12 thoughts on “An Insightful Analysis of the Divorce of Brad Pitt and Angelina Jolie

  1. You forgot the other reason that they may have split up: bad sex. It is often the second reason people split up. It is also possible they just don’t like each other and want to split before it becomes hatred.

    We don’t know and it is kind of unfair to make two people stay together simply because they are rich. Instead, let’s tax them at 70%!

    • I certainly don’t want them to stay together if they are unhappy. I was just trying to make a broader point about the way that great wealth harms people.

      I would like to see the top margin income tax rate raised to 70%. I’d also like to see a wealth tax — but clearly that would need to be international. A 65% estate tax would be a good start, though.

  2. I used to have a huge girl-crush on Angelina Jolie, but when she got weird and super-skinny and started having/adopting all of those kids, I lost interest. Nonetheless, I do think she is the more talented of the two, and that she has a certain energy and passion that Brad lacks. I have pretty much zero interest in celebrity culture, but for some reason, this divorce does make me a bit sad. I’m not sure why. I guess I believed that two smart, rich, hip, aware people could work it out somehow. They both strike me as intelligent and committed people. But no one knows what goes on behind closed doors. Intelligence isn’t a necessarily a salve against a bad marriage.

    • That’s for sure! I felt bad publishing the article. It didn’t sit well, but I hate wasting anything, so there you are. But it did give me a chance to talk about what I do care about: the way that great inequality hurts everyone. The article (starting with the title, which I wrote first) was not meant all that seriously. But I am serious that even the most successful actor should have to work their whole lives. No one should be so rich that they can coast. It’s bad for their souls.

      Maybe it’s a guy thing, but I think very highly of Brad Pitt as an actor. Or at least as a comedic actor. The first time I noticed him was in Thelma and Louise, and I thought he was brilliant. And he hasn’t left me down since then. Not that I seek out his films. The first time I saw Jolie was in Hackers — not a great film, but not bad. I’ll stand by my assessment that they are both professional-quality actors. I do think Jolie has been in more dreck, but that’s probably due to the sexism of the film industry — there just aren’t as many good parts for women.

      • Pitt’s hilarious in “inglorious Basterds.” Probably the major flaw in Tarantino’s writing is he imagines these complex backstories to characters which makes them fascinating to him, yet the weight of their background rarely makes those characters’ current actions more complex; if anything, it serves to justify their simplicity. They’re usually motivated by revenge or cruelty. (The exception being “Jackie Brown,” because QT didn’t create the characters.)

- - - - - - -

▸ **Brief**:
In the comment thread on the Pitt and Jolie divorce above, turn the paragraph starting "I would like to see the top" into a short bulleted list of the tax measures it supports.

▸ **Given information**:

- - - - - - -

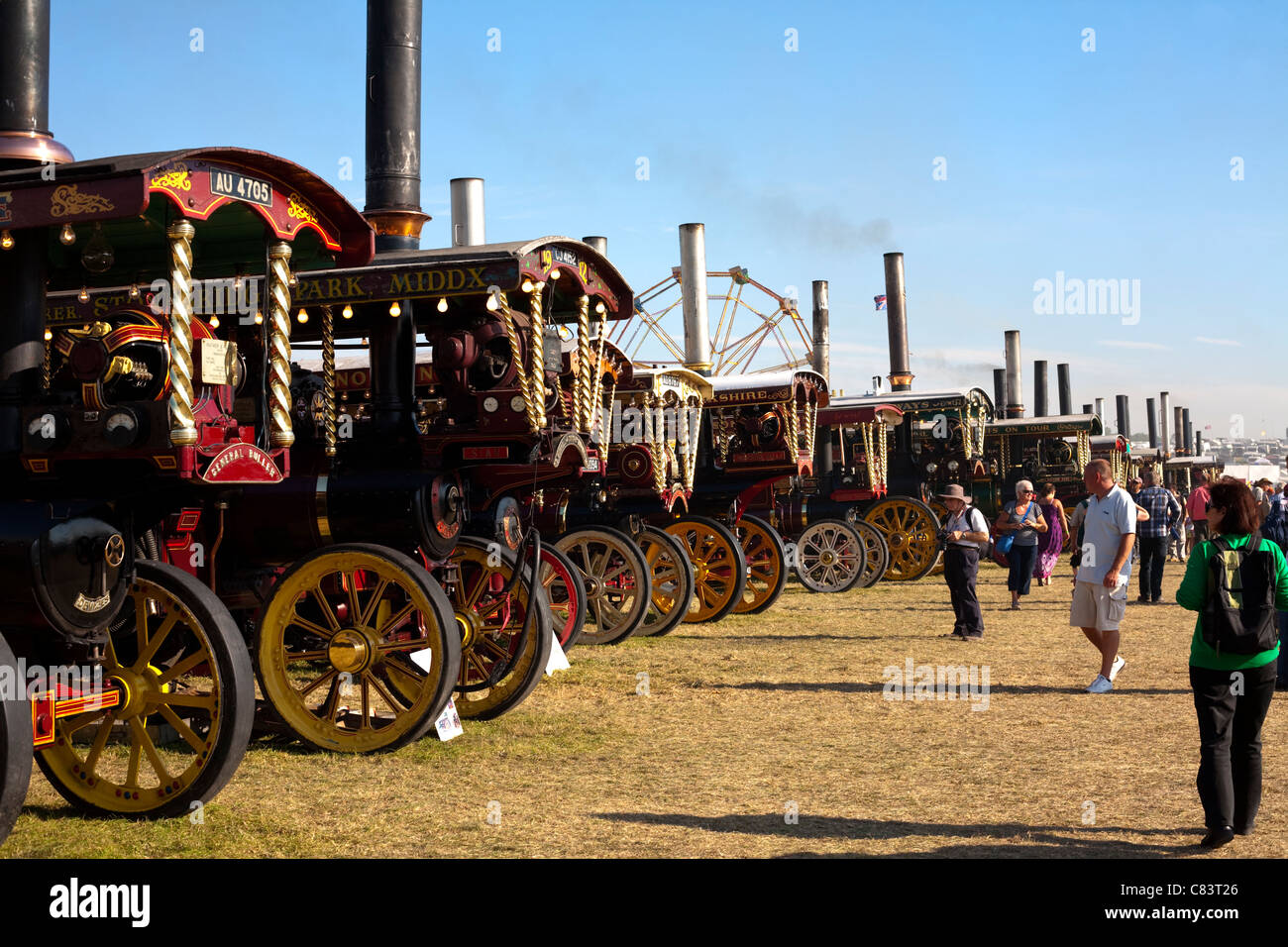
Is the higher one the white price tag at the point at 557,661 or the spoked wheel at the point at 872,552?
the spoked wheel at the point at 872,552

- - - - - - -

▸ **Correct result**:
- Raise the top income tax rate to 70%.
- Add a wealth tax, which would need to be international.
- As a start, set the estate tax at 65%.